Attività da svolgere:
A. Nell'estratto sul trasmettitore Ethernet, riporta il passo a partire da "Un microcontrollore può" e fino a "hardware apparentemente invalicabili.", cambiando "microcontrollore" in "MCU".
B. Riduci a un elenco puntato il paragrafo dell'estratto sul trasmettitore Ethernet che inizia con "Nella progettazione embedded", mantenendone i fatti principali.
C. Secondo l'estratto sul trasmettitore Ethernet, perché molte operazioni di codifica vengono precalcolate e memorizzate in tabelle? Rispondi in una o due frasi.

Estratto della pagina:
Un microcontrollore può essere trasformato in un trasmettitore Fast Ethernet. Attraverso creatività e conoscenza dei protocolli, si possono superare limiti hardware apparentemente invalicabili.
Nella progettazione embedded, la scelta delle interfacce di comunicazione è spesso il punto di partenza di qualsiasi progetto. SPI, UART e I2C costituiscono il linguaggio standard con cui i microcontrollori dialogano con il mondo esterno, ma cosa accade quando serve qualcosa di più complesso e la scheda non lo supporta nativamente? Sfruttare i pin GPIO per emulare protocolli digitali non è una novità. Il limite principale è la velocità. Generare segnali affidabili a frequenze elevate richiede una precisione temporale che pochi microcontrollori possono garantire.
Tuttavia, il Raspberry Pi Pico 2 introduce un nuovo elemento. Entra in gioco il sottosistema Programmable I/O (PIO), progettato per gestire flussi di dati ad alta velocità in modo indipendente dalla CPU. È proprio su questa architettura che si basa la libreria Pico-100BASE-TX, un progetto che dimostra come sia possibile implementare un trasmettitore Ethernet a 100 Mbit/s utilizzando esclusivamente bit banging. Il sistema raggiunge velocità di trasmissione nell’ordine degli 11 MB/s, sfruttando il PIO per generare i segnali e il DMA per alimentare il flusso dati, riducendo drasticamente il carico sul processore principale. Dal punto di vista del protocollo, la complessità non è trascurabile. La codifica MLT-3, che utilizza tre livelli di tensione, richiede una gestione accurata delle transizioni di segnale, mentre lo schema 4B5B e lo scrambling basato su registri LFSR garantiscono l’integrità del flusso dei dati. Per ottimizzare le prestazioni, molte di queste operazioni vengono precalcolate e memorizzate in tabelle occupando una porzione significativa della RAM disponibile.

[Righe contenute in un dataset]

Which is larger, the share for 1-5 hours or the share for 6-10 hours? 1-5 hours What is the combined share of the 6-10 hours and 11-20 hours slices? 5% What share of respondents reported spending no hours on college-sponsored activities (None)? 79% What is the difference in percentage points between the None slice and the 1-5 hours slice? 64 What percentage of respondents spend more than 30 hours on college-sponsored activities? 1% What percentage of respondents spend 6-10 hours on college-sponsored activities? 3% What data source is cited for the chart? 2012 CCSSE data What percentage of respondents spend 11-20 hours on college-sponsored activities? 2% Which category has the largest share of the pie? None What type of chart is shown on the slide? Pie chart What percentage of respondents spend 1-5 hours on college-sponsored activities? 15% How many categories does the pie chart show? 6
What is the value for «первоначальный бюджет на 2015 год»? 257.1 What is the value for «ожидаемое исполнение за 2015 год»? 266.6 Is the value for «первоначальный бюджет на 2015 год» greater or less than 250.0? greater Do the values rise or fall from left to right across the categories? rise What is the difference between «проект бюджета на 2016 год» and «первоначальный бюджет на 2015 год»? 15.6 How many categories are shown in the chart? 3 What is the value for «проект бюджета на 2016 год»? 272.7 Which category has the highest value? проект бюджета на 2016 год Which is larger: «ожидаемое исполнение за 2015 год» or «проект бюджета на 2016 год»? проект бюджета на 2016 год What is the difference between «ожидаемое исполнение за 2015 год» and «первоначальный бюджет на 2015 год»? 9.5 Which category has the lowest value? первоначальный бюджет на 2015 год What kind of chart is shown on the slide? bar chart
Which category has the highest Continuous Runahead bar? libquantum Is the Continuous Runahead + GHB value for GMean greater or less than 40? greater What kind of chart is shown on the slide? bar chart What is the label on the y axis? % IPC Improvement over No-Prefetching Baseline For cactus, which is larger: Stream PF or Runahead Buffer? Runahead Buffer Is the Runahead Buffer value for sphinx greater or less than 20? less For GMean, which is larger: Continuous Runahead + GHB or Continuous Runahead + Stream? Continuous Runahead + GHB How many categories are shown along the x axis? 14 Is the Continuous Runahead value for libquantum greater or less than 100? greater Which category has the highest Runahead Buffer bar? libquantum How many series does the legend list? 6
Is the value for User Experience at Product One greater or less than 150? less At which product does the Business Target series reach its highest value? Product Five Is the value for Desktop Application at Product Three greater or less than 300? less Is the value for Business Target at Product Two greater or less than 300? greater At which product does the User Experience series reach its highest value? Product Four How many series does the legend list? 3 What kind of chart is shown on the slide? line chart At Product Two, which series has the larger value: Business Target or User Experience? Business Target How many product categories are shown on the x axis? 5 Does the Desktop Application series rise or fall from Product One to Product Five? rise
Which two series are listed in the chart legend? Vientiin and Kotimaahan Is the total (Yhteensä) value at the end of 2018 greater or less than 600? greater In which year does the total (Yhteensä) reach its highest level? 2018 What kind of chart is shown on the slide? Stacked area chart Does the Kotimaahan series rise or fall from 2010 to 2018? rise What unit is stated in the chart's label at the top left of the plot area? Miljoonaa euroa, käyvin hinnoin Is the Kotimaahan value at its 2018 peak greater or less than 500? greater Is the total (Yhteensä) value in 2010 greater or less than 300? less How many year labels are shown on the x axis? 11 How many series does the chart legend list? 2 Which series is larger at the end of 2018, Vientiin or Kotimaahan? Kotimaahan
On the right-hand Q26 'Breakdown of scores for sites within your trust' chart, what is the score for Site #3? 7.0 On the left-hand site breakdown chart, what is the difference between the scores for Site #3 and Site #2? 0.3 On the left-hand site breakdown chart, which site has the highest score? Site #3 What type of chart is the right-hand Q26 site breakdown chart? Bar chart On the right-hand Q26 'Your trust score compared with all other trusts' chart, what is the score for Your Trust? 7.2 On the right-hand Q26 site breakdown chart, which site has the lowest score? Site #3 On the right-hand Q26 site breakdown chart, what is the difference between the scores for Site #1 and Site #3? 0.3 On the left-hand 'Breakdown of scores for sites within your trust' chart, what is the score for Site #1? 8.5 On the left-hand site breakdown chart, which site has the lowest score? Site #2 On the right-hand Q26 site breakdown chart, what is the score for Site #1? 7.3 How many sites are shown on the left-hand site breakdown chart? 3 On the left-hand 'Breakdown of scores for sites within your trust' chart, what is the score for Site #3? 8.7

Soluzioni delle attività:
A.
Un MCU può essere trasformato in un trasmettitore Fast Ethernet. Attraverso creatività e conoscenza dei protocolli, si possono superare limiti hardware apparentemente invalicabili.

B.
- La scelta delle interfacce di comunicazione è spesso il punto di partenza di un progetto embedded.
- SPI, UART e I2C sono le interfacce standard con cui i microcontrollori comunicano con il mondo esterno.
- L'emulazione di protocolli digitali tramite i pin GPIO non è una novità.
- Il limite principale è la velocità: generare segnali affidabili ad alta frequenza richiede una precisione temporale che pochi microcontrollori garantiscono.

C. Vengono precalcolate e memorizzate in tabelle per ottimizzare le prestazioni. Questa scelta occupa però una porzione significativa della RAM disponibile.